- **Provided information**
* * * * * * * * *
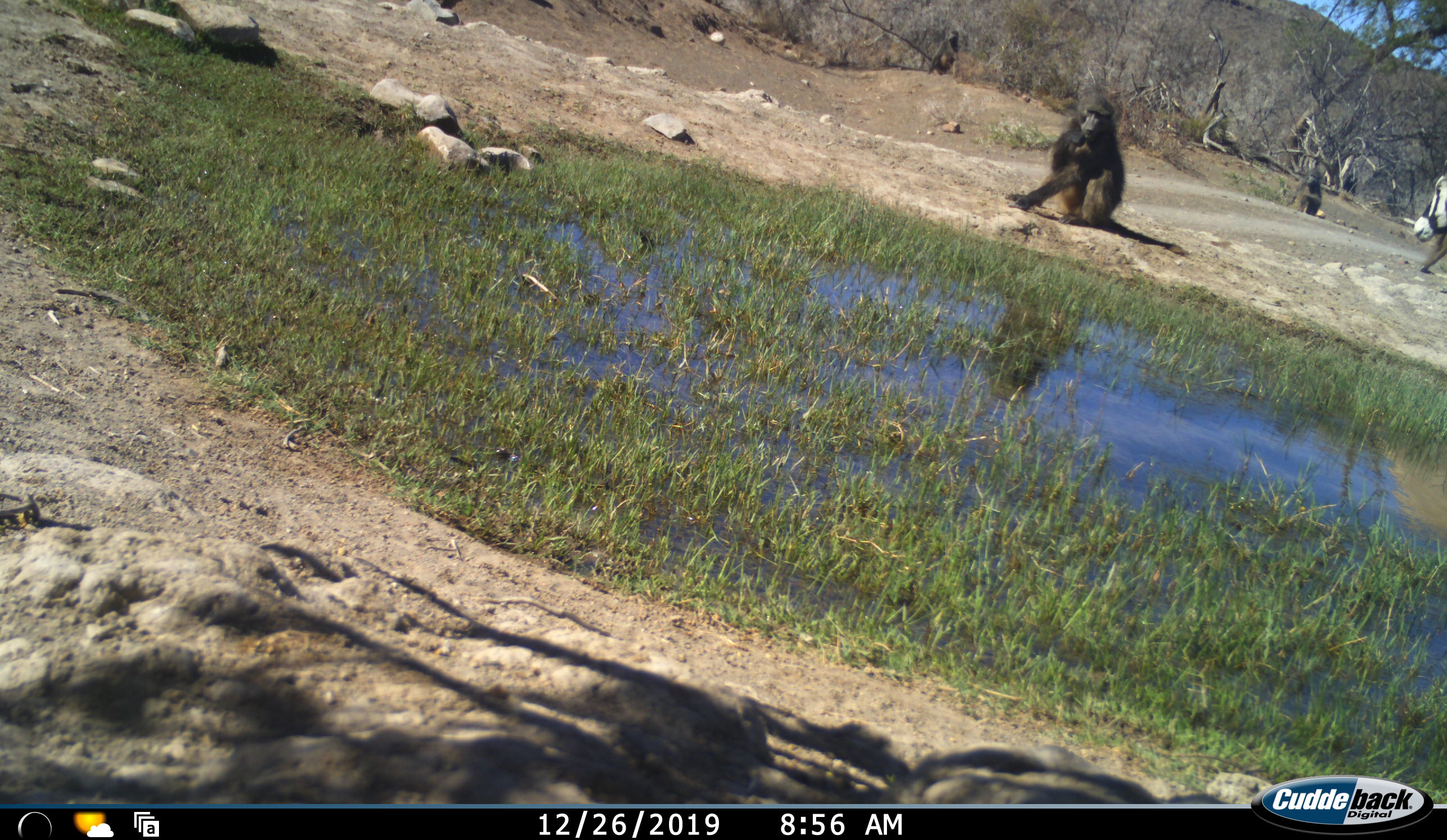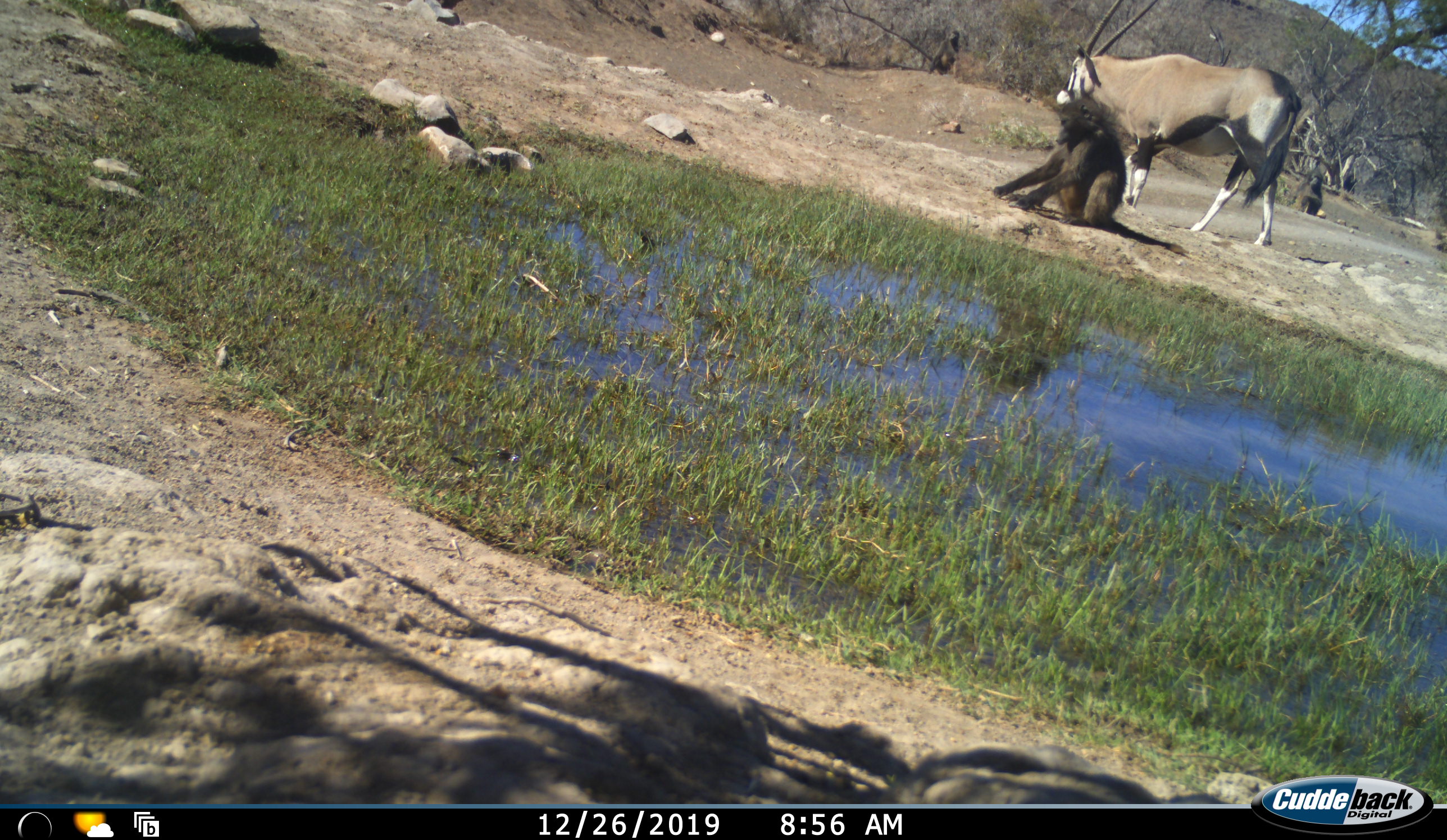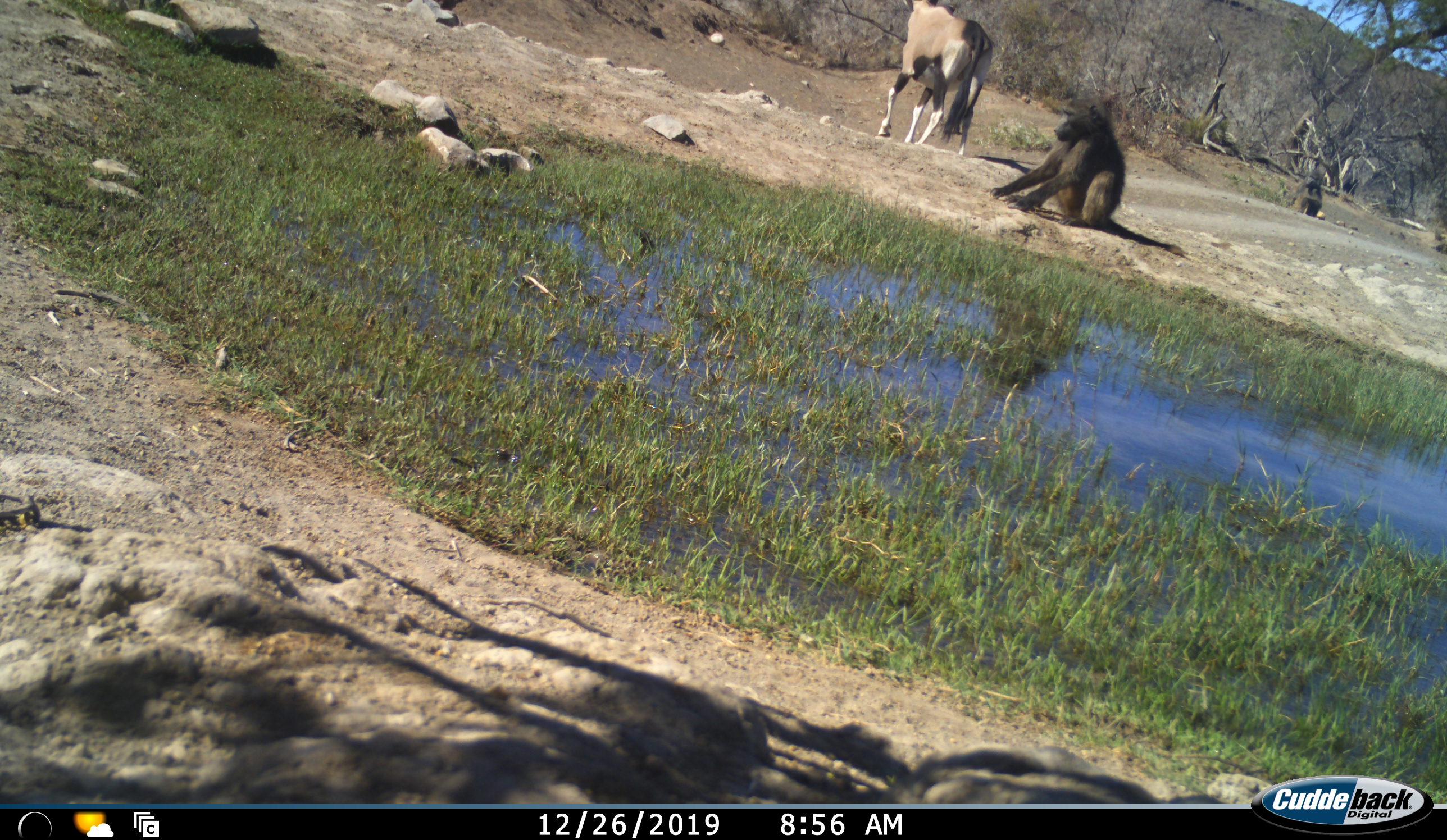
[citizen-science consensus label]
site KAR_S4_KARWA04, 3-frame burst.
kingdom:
* * * * * * * * *
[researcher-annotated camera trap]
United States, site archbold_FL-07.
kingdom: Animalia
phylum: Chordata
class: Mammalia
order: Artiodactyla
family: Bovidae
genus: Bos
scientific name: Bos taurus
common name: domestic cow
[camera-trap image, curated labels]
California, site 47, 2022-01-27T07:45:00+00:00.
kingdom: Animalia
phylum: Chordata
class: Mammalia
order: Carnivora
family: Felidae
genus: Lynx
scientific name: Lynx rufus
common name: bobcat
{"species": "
* * * * * * * * *
- **Task directions**
Reply with nothing but a number: how many lines of the entries above contain the string "trap"?

- **Response box**
2